Cancer Med. 2023 Aug;12(16):17403-17412. doi: 10.1002/cam4.6361. Epub 2023 Aug 17.
This study examined the health-related quality of life (HRQoL) of patients with advanced non-small cell lung cancer (NSCLC) receiving tislelizumab versus docetaxel in the open-label, multicenter, Phase 3 trial called RATIONALE-303 (NCT03358875). HRQoL was assessed with the EORTC QLQ-C30, EORTC QLQ-LC13, and the EQ-5D-5L instruments. A longitudinal analysis of covariance assessed the change from baseline to Week 12 and from baseline to Week 18. A time to deterioration analysis was also performed using the Kaplan-Meier method. Eight hundred and five patients were randomized to either tislelizumab (n = 535) or docetaxel, respectively (535 and 270 to tislelizumab and docetaxel, respectively). The tislelizumab arm improved while the docetaxel arm worsened in the QLQ-C30 global health status/QoL scale score (difference LS mean change Week 18: 5.7 [95% CI: 2.38, 9.07, p = 0.0008]), fatigue (Week 12: -3.2 [95% CI: -5.95, -0.37, p < 0.0266]; Week 18: -4.9 [95% CI: -8.26, -1.61, p = 0.0037]), and QLQ-LC13 symptom index score (Week 12: -5.5 [95% CI: -6.93, -4.04, P < 0.0001]; Week 18: -6.6 [95% CI: -8.25, -4.95, p < 0.0001]). The tislelizumab arm had improvements in coughing versus the docetaxel arm (Week 12: -4.7 [95% CI: -8.57, -0.78, p = 0.0188]; Week 18: -8.3 [95% CI: -13.02, -3.51, p = 0.0007]). The patients who received tislelizumab were less at risk for clinically meaningful worsening in the overall lung cancer symptom index scale (hazard ratio (HR): 0.24 [95% CI: 0.162, 0.356], p < 0.0001), dyspnea (HR: 0.74 [95% CI: 0.567, 0.958], p = 0.0109), coughing (HR: 0.74 [95% CI: 0.534, 1.019], p = 0.0309), and peripheral neuropathy (HR: 0.55 [95% CI: 0.370, 0.810] p = 0.0011).

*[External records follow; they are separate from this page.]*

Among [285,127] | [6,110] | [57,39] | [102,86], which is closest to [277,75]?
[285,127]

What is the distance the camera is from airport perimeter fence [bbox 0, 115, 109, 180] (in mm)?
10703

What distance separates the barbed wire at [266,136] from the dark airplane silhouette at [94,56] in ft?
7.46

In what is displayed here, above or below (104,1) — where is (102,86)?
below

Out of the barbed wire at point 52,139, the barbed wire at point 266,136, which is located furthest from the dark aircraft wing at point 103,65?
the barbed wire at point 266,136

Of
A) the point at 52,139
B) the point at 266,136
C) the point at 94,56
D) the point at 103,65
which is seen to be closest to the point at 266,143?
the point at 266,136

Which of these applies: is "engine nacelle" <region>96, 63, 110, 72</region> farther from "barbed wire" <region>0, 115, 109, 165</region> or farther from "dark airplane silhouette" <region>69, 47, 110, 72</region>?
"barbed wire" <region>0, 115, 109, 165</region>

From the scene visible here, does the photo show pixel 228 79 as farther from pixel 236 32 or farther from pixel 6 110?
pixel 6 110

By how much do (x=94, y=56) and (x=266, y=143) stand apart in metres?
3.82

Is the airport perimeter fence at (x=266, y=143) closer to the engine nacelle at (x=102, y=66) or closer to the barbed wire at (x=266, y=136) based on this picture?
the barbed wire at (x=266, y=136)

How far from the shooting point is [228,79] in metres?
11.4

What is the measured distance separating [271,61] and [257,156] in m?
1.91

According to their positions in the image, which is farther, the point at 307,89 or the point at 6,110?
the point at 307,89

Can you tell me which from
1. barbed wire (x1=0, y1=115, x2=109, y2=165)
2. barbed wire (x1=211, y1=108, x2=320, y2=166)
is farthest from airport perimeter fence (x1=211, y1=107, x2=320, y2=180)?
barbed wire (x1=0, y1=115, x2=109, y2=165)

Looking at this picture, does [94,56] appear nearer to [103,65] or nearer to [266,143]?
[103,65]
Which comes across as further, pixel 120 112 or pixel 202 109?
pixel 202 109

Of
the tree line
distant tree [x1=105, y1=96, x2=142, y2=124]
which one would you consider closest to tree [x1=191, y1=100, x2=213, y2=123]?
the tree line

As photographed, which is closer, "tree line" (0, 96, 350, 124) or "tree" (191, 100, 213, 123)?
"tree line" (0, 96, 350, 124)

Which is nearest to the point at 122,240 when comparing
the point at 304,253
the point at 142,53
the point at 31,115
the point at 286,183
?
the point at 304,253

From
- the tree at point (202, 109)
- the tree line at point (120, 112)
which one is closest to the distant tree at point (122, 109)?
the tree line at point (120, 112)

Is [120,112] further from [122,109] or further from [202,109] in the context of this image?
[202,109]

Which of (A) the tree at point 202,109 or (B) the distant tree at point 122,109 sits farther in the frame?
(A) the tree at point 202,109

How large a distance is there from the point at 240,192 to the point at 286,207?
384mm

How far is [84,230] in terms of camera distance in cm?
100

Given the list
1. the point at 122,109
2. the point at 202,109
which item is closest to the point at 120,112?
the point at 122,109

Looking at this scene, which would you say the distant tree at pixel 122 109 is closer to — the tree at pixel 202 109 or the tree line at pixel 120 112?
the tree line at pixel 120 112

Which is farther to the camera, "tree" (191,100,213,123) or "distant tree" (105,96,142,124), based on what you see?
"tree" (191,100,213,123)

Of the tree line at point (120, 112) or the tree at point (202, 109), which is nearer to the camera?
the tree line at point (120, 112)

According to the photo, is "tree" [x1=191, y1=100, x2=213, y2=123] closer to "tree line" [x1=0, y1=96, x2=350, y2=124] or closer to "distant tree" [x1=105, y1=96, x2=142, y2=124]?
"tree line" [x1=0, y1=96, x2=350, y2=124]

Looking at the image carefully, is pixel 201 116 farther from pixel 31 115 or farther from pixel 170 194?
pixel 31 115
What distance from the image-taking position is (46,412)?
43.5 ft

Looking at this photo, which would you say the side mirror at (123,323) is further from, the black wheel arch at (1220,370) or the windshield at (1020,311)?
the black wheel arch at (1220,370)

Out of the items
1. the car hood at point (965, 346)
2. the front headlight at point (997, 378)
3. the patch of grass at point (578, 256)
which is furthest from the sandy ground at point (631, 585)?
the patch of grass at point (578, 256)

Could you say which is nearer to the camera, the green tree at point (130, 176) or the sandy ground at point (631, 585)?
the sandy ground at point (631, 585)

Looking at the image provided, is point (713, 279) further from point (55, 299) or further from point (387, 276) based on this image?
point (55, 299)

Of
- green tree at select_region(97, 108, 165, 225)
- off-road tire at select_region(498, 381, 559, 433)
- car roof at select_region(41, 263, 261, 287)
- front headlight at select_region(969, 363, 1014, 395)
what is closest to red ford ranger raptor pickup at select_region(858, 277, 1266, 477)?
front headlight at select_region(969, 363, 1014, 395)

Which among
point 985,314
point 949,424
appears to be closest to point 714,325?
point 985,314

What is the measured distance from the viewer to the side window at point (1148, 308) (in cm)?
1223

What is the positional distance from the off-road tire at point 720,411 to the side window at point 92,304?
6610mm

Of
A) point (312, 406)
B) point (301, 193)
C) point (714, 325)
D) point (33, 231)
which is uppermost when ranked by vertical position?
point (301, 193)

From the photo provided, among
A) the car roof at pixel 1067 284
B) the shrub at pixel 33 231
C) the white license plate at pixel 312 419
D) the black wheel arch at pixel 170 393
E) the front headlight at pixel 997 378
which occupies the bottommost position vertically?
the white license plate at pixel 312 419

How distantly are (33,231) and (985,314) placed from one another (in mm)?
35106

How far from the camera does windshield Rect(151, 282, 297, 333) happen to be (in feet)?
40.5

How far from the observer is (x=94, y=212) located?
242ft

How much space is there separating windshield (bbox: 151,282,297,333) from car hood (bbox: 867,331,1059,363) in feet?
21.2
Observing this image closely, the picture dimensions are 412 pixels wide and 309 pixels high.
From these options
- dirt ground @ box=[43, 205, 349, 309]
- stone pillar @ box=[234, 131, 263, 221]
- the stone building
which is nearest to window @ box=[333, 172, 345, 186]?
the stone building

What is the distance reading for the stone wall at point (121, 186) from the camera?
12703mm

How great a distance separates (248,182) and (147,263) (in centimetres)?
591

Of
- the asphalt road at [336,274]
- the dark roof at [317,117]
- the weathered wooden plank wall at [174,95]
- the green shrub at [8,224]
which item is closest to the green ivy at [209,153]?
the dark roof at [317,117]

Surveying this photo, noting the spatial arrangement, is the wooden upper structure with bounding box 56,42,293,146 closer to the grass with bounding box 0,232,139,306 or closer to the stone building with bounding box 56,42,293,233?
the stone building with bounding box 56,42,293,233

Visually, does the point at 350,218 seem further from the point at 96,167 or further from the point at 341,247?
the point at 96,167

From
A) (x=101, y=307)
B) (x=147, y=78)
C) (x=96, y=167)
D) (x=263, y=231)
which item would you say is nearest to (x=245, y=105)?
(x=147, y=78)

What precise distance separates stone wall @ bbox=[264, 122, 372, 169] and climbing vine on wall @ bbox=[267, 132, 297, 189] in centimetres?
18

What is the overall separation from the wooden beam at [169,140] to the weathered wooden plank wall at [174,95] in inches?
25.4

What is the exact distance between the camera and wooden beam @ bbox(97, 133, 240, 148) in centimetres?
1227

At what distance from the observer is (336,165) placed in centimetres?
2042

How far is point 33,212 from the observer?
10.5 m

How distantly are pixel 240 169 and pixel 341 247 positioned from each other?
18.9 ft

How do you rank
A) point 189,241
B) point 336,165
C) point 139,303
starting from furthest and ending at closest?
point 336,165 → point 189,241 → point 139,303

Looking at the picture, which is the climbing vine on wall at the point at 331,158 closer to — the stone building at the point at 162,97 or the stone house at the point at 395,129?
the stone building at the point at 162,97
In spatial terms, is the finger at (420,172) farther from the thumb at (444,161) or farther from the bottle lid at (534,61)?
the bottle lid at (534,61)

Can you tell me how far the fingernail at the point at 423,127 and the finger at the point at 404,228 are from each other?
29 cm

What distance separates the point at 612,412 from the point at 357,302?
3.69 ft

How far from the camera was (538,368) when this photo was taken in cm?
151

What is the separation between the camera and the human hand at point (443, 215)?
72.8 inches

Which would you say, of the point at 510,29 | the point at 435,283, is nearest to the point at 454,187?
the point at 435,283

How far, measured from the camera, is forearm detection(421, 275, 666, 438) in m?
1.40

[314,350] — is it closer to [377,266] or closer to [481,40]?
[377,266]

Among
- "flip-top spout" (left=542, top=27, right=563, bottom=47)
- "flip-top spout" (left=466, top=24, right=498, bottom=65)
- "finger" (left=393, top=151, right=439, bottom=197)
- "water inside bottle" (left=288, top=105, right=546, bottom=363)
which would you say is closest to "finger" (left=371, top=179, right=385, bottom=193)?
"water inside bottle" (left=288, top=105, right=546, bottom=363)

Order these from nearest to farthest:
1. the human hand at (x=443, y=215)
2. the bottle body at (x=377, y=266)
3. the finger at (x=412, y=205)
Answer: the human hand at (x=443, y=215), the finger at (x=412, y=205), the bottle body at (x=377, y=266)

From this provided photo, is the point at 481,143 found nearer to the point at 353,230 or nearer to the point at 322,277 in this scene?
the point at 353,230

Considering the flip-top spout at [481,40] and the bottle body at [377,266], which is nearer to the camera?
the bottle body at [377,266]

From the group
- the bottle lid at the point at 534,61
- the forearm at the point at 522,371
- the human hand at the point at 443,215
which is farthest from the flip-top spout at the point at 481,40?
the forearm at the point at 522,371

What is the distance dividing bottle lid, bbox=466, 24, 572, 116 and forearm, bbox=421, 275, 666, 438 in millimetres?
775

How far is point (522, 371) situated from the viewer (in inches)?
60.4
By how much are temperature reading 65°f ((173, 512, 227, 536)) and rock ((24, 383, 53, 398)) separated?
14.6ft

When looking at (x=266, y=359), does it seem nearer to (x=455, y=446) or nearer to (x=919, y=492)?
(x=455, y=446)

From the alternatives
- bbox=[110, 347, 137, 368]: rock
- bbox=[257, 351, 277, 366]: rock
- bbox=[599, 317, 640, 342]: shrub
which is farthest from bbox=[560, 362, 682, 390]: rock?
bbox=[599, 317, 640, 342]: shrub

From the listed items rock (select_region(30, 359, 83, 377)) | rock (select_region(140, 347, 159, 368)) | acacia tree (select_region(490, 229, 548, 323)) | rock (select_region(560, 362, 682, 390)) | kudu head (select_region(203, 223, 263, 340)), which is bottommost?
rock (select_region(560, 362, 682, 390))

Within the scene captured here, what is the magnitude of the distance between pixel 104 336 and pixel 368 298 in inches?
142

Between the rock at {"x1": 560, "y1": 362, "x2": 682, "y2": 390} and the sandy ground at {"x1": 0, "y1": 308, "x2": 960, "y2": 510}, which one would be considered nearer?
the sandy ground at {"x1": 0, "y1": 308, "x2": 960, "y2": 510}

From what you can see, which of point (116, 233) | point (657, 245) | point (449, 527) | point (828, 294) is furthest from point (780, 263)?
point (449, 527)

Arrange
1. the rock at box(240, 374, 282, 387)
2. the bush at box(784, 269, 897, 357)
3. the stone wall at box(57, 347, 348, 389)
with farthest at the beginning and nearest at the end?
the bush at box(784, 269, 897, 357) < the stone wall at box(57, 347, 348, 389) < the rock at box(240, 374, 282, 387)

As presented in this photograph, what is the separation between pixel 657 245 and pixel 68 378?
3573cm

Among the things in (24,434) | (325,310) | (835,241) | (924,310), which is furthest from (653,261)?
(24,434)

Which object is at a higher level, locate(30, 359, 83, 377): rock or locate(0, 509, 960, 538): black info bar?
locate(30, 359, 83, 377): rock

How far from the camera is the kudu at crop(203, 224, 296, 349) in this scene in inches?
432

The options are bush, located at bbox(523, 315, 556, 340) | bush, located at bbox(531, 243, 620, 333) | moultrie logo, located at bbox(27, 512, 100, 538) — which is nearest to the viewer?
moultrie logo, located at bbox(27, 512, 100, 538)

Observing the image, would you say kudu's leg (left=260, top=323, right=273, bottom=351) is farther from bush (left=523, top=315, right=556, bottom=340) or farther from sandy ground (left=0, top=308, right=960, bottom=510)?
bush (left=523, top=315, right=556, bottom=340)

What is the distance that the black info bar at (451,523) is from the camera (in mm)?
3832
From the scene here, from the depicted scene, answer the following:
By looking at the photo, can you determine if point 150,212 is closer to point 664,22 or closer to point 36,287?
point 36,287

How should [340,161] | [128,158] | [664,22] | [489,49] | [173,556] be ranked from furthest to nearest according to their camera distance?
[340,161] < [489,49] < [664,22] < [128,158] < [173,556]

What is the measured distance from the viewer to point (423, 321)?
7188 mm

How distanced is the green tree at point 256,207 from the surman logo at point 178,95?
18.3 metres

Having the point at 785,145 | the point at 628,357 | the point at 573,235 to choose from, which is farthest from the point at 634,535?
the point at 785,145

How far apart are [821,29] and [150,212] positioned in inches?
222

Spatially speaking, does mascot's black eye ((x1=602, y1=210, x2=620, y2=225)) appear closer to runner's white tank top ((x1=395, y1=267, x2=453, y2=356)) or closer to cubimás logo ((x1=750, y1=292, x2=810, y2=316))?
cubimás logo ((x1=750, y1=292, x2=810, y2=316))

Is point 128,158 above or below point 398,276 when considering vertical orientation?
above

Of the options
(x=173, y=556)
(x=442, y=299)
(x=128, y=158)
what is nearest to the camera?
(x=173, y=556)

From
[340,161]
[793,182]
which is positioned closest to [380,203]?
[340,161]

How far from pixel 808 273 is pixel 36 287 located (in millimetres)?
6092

In general, tislelizumab versus docetaxel was associated with improved HRQoL and symptoms of lung cancer in patients who previously failed treatment with platinum-containing chemotherapy.
这项研究考察了tislelizumab 与多西他赛相比,用于晚期非小细胞肺癌(NSCLC)患者的健康相关生活质量(HRQoL),这是一项开放标签、多中心的 3 期试验,称为 RATIONALE-303(NCT03358875)。HRQoL 通过 EORTC QLQ-C30、EORTC QLQ-LC13 和 EQ-5D-5L 工具进行评估。协方差的纵向分析评估了从基线到第 12 周和从基线到第 18 周的变化。还使用 Kaplan-Meier 方法进行了恶化时间分析。805 名患者被随机分配至 tislelizumab(n = 535)或多西他赛组(分别为 535 名和 270 名患者接受 tislelizumab 和多西他赛治疗)。与多西他赛组相比,tislelizumab 组在 QLQ-C30 全球健康状况/生活质量量表评分(第 18 周 LS 均值差异变化:5.7[95%CI:2.38,9.07,p=0.0008])、疲劳(第 12 周:-3.2[95%CI:-5.95,-0.37,p<0.0266];第 18 周:-4.9[95%CI:-8.26,-1.61,p=0.0037])和 QLQ-LC13 症状指数评分(第 12 周:-5.5[95%CI:-6.93,-4.04,P<0.0001];第 18 周:-6.6[95%CI:-8.25,-4.95,p<0.0001])方面均有所改善。与多西他赛组相比,tislelizumab 组咳嗽症状改善(第 12 周:-4.7[95%CI:-8.57,-0.78,p=0.0188];第 18 周:-8.3[95%CI:-13.02,-3.51,p=0.0007])。与多西他赛相比,接受 tislelizumab 治疗的患者在整体肺癌症状指数量表(风险比(HR):0.24[95%CI:0.162,0.356],p<0.0001)、呼吸困难(HR:0.74[95%CI:0.567,0.958],p=0.0109)、咳嗽(HR:0.74[95%CI:0.534,1.019],p=0.0309)和周围神经病变(HR:0.55[95%CI:0.370,0.810],p=0.0011)恶化方面的风险较低。总体而言,与多西他赛相比,tislelizumab 可改善铂类化疗失败的晚期非小细胞肺癌患者的 HRQoL 和肺癌症状。